When progressing an exercise, there are several avenues we can take. If we are progressing strength exercises, we can manipulate the resistance, velocity, sets, repetitions, rest time, or total volume. When developing energy systems, we may choose to manipulate the work-to-rest ratio, resistance, or the implement (Assault Bike, Concept2 Rower, VersaClimber, etc.). The options we have for progressing or regressing an exercise are virtually endless, however, we sometimes forget that manipulating the posture used while performing the exercise is also an option.
Resisted chops are a great way to teach our athletes core stability and kinetic linking. When we manipulate the athlete’s posture, we alter their base of support and change the height of their center of mass to further challenge their stability. The athlete’s base of support can be thought of as the points of contact between the athlete and the supporting surface. The wider the base of support, the easier it is for the athlete to balance. Center of mass, on the other hand, is defined as the mean position of matter in the body (2). In humans, the center of mass lies just anterior to the sacrum while we are in anatomical position; this point changes as we transition to different postures, such as lying down, sitting, or kneeling (4). Due to the effects of gravity, our stability is challenged as we progress from a lower center of mass to a higher one.
While performing a tall kneeling sweeping chop, we have a wide base of support that includes four points of contact between ourselves and the ground: both knees and both feet. This position also requires a low center of mass. If we were to connect our four points of contact with our center of mass it would form the shape of a pyramid, a very stable structure.
We can then progress to a half kneeling position to increase the stability demands of the exercise. In this position, the center of mass remains low, however, the base of support is altered. Our four points of contact are reduced to three and our base becomes more narrow.
As we progress to a high split position, we raise the center of mass, further increasing the stability demands of the exercise. We also decrease our points of contact with the ground once again, this time from three points of contact to two.
Finally, we raise our center of mass even further while reducing our base of support once more, this time from two points of contact to one. If we were to connect these two points, it would resemble the shape of the Washington Monument. Obviously, this is a much less stable structure than a pyramid.

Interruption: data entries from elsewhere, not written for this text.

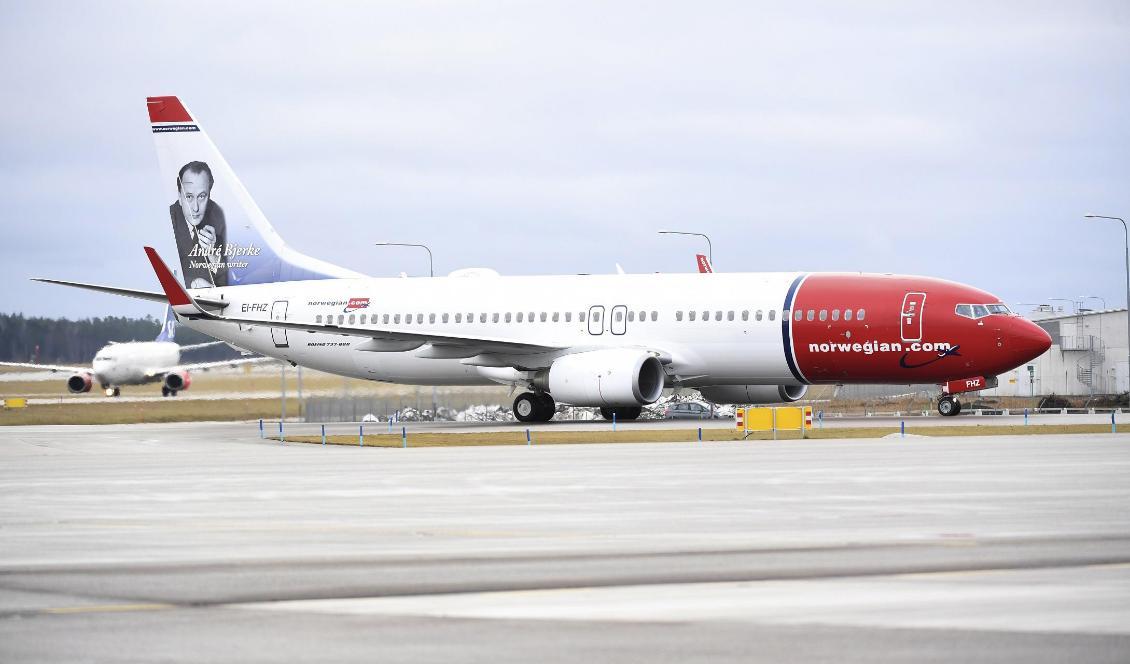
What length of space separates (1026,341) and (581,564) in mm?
30468

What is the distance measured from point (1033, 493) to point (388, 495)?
849 centimetres

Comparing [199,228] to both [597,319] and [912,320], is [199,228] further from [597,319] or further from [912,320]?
[912,320]

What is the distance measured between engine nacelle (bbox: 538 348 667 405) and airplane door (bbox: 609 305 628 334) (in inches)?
31.2

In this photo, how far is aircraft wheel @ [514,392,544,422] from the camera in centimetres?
4753

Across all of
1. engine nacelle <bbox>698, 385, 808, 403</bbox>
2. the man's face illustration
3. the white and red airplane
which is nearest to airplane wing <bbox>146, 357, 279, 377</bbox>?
the man's face illustration

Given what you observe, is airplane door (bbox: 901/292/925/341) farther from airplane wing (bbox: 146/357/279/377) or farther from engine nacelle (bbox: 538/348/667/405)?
airplane wing (bbox: 146/357/279/377)

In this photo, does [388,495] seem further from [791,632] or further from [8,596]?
[791,632]

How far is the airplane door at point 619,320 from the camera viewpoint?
4603cm

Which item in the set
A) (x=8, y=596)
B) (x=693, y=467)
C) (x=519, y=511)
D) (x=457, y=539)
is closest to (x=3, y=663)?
(x=8, y=596)

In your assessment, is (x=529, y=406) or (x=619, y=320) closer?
(x=619, y=320)

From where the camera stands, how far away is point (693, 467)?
25.5 meters

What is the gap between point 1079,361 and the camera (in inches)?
3164

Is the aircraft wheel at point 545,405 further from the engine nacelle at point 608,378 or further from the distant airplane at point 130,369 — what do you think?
the distant airplane at point 130,369

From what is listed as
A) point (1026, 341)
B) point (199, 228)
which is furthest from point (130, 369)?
point (1026, 341)
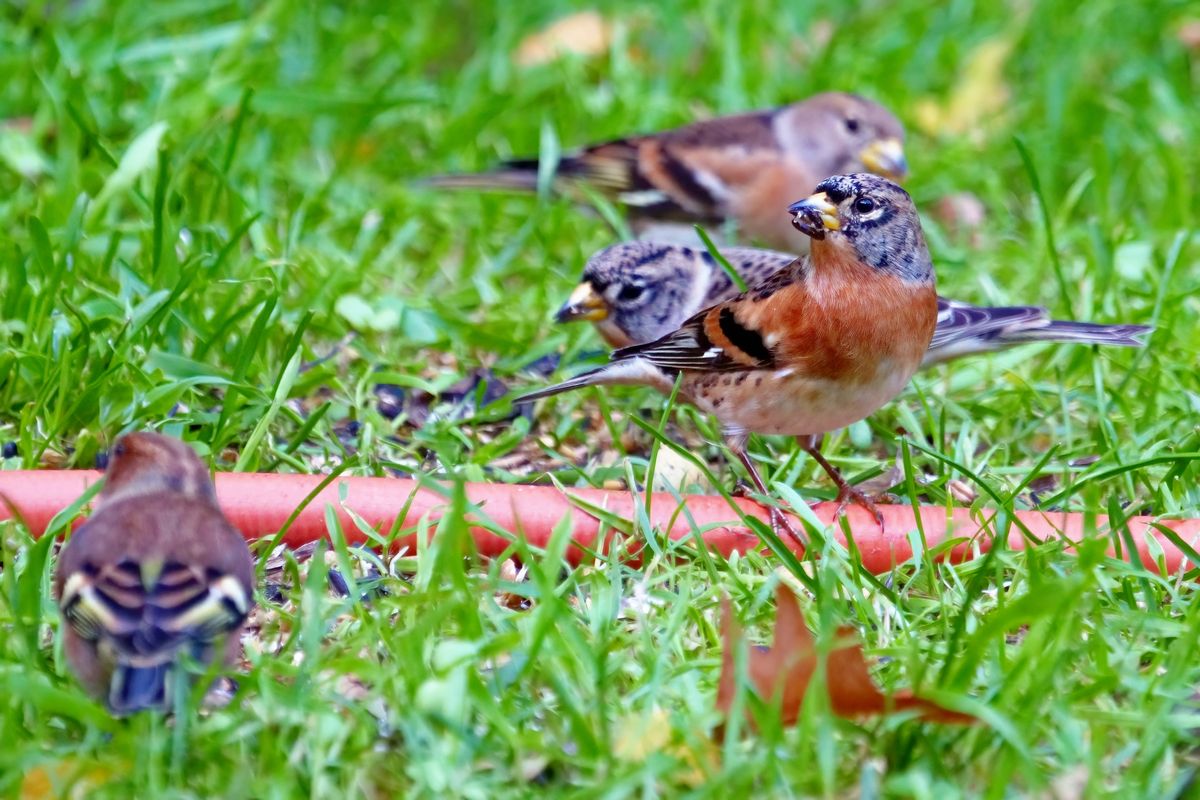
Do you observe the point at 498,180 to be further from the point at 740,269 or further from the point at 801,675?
the point at 801,675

Active Shoulder External Rotation
Teaching an overhead athlete how to control their extreme ranges of motion can play an important role in improving performance and mitigating the risk of injury. Possessing active control of shoulder external rotation is of particular importance, as the overhead throwing motion requires upwards of 165 degrees of external rotation (3). One of my favorite ways to teach overhead athletes to do this is by simply having them actively externally rotate their shoulder to end range while focusing on keeping the head of the humerus centered in the glenohumeral joint. Once again, we can use posture as a progression.
We can start by performing this exercise in a supine position, where gravity is assisting with the motion at the shoulder and the stability demands of the rest of the body are essentially nonexistent.
Supine is then progressed to a prone position, where gravity is resisting the motion of external rotation at the shoulder, although, once again, the stability demands of the rest of the body are essentially nonexistent. This makes the exercise more challenging for the athlete at the shoulder but does not require them to have to focus on the rest of the kinetic chain.
Next, we could progress to a half kneeling position. In this position, the effects of gravity have a net zero effect at the shoulder while the stability demands of the rest of the body are increased. This position forces the athlete to stabilize the pelvis and control for compensations, such as lumbar hyperextension, while performing the movement of external rotation at the shoulder. This is very similar to the demands required of overhead athletes in their respective sports.
Finally, we could progress to a split stance position. In this position, the effects of gravity at the shoulder remain the same, however, the stability demands of the rest of the body are once again increased, as we decrease our points of contact with the ground and raise our center of mass.
There are lots of options when it comes to progressing an exercise. Lots of discussion has been made regarding the manipulation of sets, repetitions, and rest time for achieving a specific adaption. Another option includes taking into consideration the effects that gravity have on the body. By progressing through different postures, we can alter the base of support and center of mass, increasing the stability demands of an exercise in order to create a greater challenge for our athletes.
Base of support. Physiopedia. (n.d.). Retrieved December 12, 2021, from https://www.physio-pedia.com/Base_of_Support.
Centre of Gravity. Physiopedia. (n.d.). Retrieved December 12, 2021, from https://www.physio-pedia.com/Centre_of_Gravity.
Fleisig GS, Andrews JR, Dillman CJ, Escamilla RF. Kinetics of baseball pitching with implications about injury mechanisms. Am J Sports Med. 1995;23(2):233-9.
Le Huec JC, Saddiki R, Franke J, Rigal J, Aunoble S. Equilibrium of the human body and the gravity line: the basics. Eur Spine J. 2011 Sep;20 Suppl 5(Suppl 5):558-63.